I saw more than a fair share of blood and tears in those wars.
During two years at the Panmunjom ceasefire talks to end the war in Korea and three months at the 1954 Geneva conference to halt the fighting in Indo-China, I have seen how difficult it is to quench the flames of war, so easily kindled. After those painfully negotiated Panmunjom and Geneva agreements, it seemed Asia could breathe again, could relax and heal the war wounds. For two and a half years after the Geneva Agreements, I travelled in Vietnam, Laos, and Cambodia to watch the application — often enough the non-application — of those Agreements.
In the first half of 1962, I revisited the former states of Indo-China. By then it was an open war in Laos and a quiet war in South Vietnam that were the focus of world attention.
On questions of war and peace, it is difficult to be impartial and dispassionate. The book that follows sticks to carefully verified and verifiable facts that throw light on dark places in Southeast Asia.
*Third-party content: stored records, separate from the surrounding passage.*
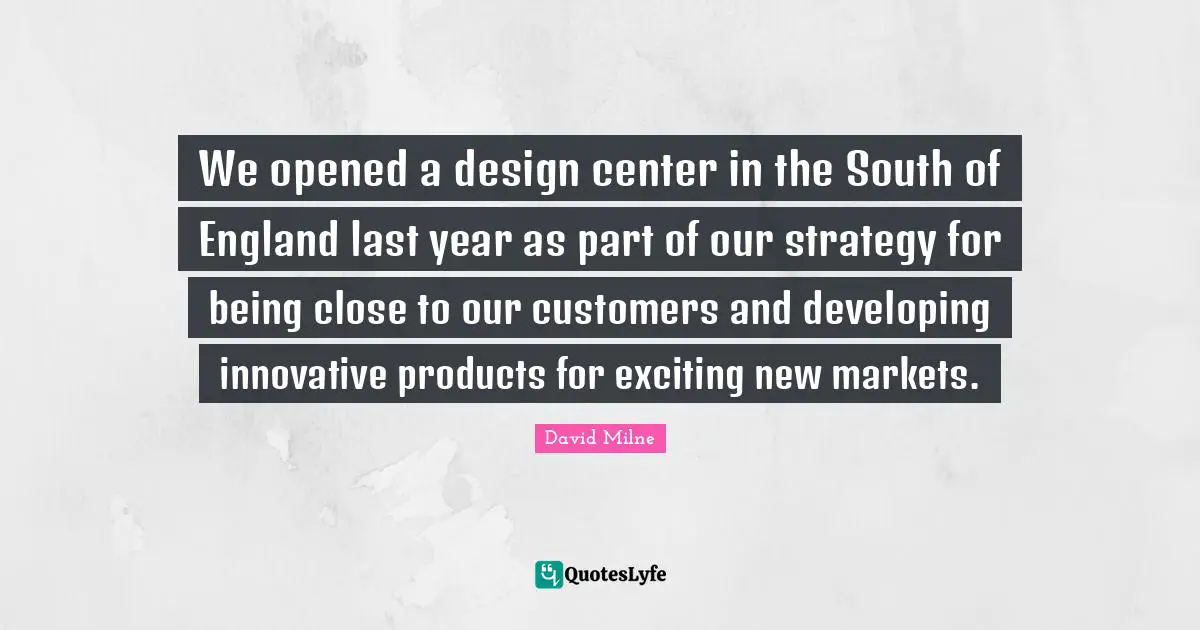 We opened a design center in the South of England last year as part of our strategy for being close to our customers and developing innovative products for exciting new markets.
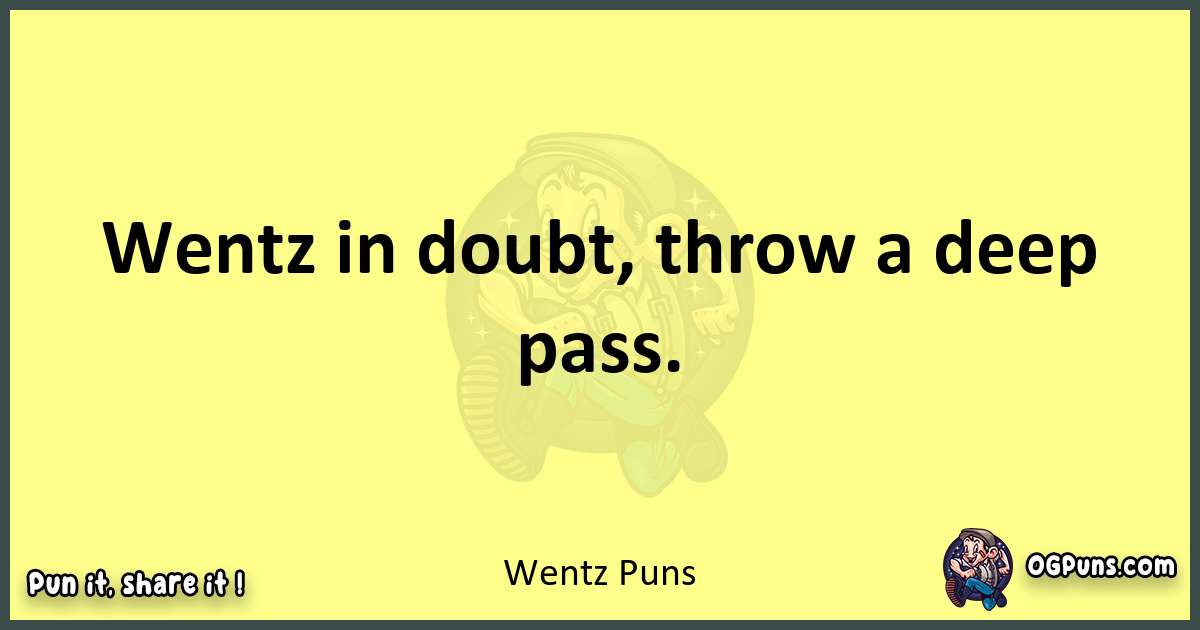 Wentz puns best worpdlay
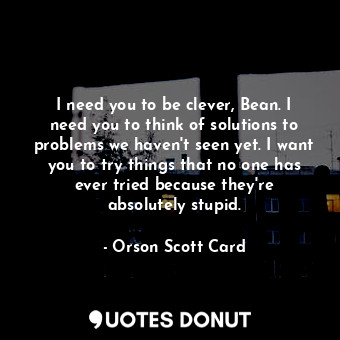 I need you to be clever, Bean. I need you to think of solutions to problems we haven't seen yet. I want you to try things that no one has ever tried because they're absolutely stupid.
I was able to seek the opinions of South-east Asian leaders most directly concerned with present-day problems, including the Laotian princes; Prince Sihanouk of Cambodia; President Ho Chi Minh and Premier Pham Van Dong of North Vietnam; Professor Nguyen Van Hieu, Secretary General of the National Liberation Front of South Vietnam, and many others.
If the book contributes to finding the end of the war trail in Asia, it will have served its purpose.